In this dissertation, the author discusses the basic characteristics of one of the most significant sources of big data – the Internet of Things (IoT). The work provides an extensive survey and classification of reference architectures with their key functionalities. Together with this, existing modules and components that can serve to build architectures for big data processing and analysis are considered. An approach for the quantitative evaluation of such architectures is suggested. It uses weights and expert assessment values following the baseline criteria and presented features of the ISO 30141 standard. An example of the assessment of existing reference architectures from Microsoft, Cloudera, and Google is also presented.   

In his thesis, Yavor Christov also shows how verification of a big data architecture can be performed. He provides results from testing the proposed architecture with three different application datasets – from transport, finance, and environmental monitoring (weather data). The authors’ approach, followed by the verification and analysis, gives clear guidelines for the efficient use of the proposed architecture for big data collection and processing. This is done with the available tools for big data processing (mainly open-source packages and software are used). Last but not least comes the flexibility and ease of working with the proposed architecture and modular components.  

Nikolay Kaskatijski

In his work, Nikolay Kaskatijski discusses different data transfer protocols when working with the Internet of Things (IoT). The author focuses on their work with big data processing systems. In his research, the author explores the applicability and features of a number of modern communication protocols from the perspective of big data systems. 

The object of this dissertation is the methods for communication from IoT to systems for processing, storage, and analysis of large amounts of data. In addition, Mr. Kaskatijski looks at data transmission and reception approaches, data processing, and integration, as well as a methodology for selecting data communication protocols. Tasks addressed by the author include an overview and description of new information transfer protocols, as well as the definition of criteria for evaluating the applicability of individual protocols. 

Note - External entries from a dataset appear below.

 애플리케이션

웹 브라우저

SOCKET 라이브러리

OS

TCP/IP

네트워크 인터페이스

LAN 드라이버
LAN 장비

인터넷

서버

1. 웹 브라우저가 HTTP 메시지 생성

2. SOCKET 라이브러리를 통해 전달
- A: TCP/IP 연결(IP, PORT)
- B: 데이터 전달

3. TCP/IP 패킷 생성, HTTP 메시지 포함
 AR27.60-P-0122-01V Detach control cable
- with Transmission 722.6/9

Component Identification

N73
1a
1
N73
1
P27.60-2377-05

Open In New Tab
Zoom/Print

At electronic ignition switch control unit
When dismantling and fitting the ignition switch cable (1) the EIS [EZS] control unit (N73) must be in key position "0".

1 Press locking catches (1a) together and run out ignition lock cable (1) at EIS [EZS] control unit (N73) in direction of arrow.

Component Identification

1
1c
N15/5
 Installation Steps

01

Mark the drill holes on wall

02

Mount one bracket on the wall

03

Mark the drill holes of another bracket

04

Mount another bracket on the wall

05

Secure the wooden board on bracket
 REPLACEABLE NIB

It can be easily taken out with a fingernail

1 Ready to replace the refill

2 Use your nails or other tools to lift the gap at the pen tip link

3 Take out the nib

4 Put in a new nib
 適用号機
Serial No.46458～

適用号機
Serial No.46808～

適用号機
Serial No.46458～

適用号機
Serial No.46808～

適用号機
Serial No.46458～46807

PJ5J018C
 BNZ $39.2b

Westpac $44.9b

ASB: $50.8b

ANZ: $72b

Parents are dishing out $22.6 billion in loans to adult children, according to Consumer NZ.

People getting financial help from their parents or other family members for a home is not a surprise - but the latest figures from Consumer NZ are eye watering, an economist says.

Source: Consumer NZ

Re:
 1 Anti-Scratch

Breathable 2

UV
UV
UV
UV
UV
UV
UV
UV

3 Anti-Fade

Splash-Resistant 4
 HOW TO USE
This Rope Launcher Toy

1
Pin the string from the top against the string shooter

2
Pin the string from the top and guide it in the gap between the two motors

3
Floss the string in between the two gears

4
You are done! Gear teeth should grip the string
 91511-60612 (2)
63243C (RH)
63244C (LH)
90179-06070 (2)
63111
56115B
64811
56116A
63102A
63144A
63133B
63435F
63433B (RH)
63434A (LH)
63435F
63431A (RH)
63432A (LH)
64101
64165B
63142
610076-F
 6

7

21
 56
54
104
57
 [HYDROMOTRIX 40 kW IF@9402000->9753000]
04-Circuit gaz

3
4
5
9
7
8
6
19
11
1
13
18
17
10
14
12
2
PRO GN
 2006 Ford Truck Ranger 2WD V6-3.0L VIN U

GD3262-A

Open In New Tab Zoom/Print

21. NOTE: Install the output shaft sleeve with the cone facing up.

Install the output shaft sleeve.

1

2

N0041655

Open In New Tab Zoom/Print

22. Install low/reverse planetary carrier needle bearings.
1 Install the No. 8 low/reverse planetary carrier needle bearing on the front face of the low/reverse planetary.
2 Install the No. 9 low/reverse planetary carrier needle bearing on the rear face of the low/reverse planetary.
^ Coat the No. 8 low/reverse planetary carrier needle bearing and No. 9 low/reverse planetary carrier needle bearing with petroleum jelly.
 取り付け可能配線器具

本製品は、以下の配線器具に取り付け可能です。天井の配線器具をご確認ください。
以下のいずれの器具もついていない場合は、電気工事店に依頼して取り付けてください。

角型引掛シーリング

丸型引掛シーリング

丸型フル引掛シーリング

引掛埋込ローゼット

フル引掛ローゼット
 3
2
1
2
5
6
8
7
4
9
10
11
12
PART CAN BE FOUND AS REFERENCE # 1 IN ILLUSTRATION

In his work, Nikolay Kaskatijski compares the characteristics of some of the best-known big data platforms and draws attention to two of the most widespread approaches for acquiring and processing data from different sources – real-time data and batch data. The author proposes a methodology for selecting important criteria for a given big data system implementation. In such way a user can make an estimate of the level of applicability of a particular data communication protocol, which can be under consideration. The work examines how an IoT object transmits data over different protocols, where the amount of data transferred and the energy used per unit time is measured. Five different protocols (MQTT, CoAP, AMQP, DDS and HTTP) are tested with structured, semi-structured, and unstructured data. Two of the most widely used big data platforms – Apache NiFi and Apache Kafka, were used to verify the results. The work demonstrates how the bigger number of messages leads to a bottleneck when writing them to the Haddop distributed file system (HDFS). The use of a buffer to accumulate messages before writing them to a file is proposed, and its impact in regard to the message reception and storage system is studied.